INPUT FOR THIS TASK below:
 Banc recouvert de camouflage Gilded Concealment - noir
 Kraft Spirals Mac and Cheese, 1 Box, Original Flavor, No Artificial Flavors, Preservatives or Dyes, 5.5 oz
End of INPUT FOR THIS TASK.
INPUT FOR THIS TASK below:
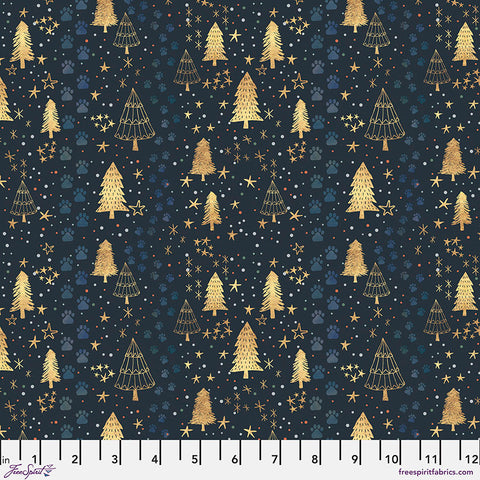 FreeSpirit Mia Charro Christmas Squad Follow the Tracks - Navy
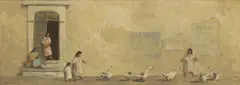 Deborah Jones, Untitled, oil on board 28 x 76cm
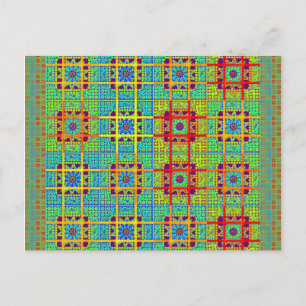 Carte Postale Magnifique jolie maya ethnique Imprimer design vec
End of INPUT FOR THIS TASK.
INPUT FOR THIS TASK below:
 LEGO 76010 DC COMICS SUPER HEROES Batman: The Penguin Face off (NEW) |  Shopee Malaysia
End of INPUT FOR THIS TASK.
WHAT YOU WILL DO =>
Taking the material above, give again exactly the lines from the one holding "Deborah Jones, Untitled, oil" through the one holding "Carte Postale Magnifique", with both ends and without pictures.

TASK SOLUTION =>
 Deborah Jones, Untitled, oil on board 28 x 76cm
 Carte Postale Magnifique jolie maya ethnique Imprimer design vec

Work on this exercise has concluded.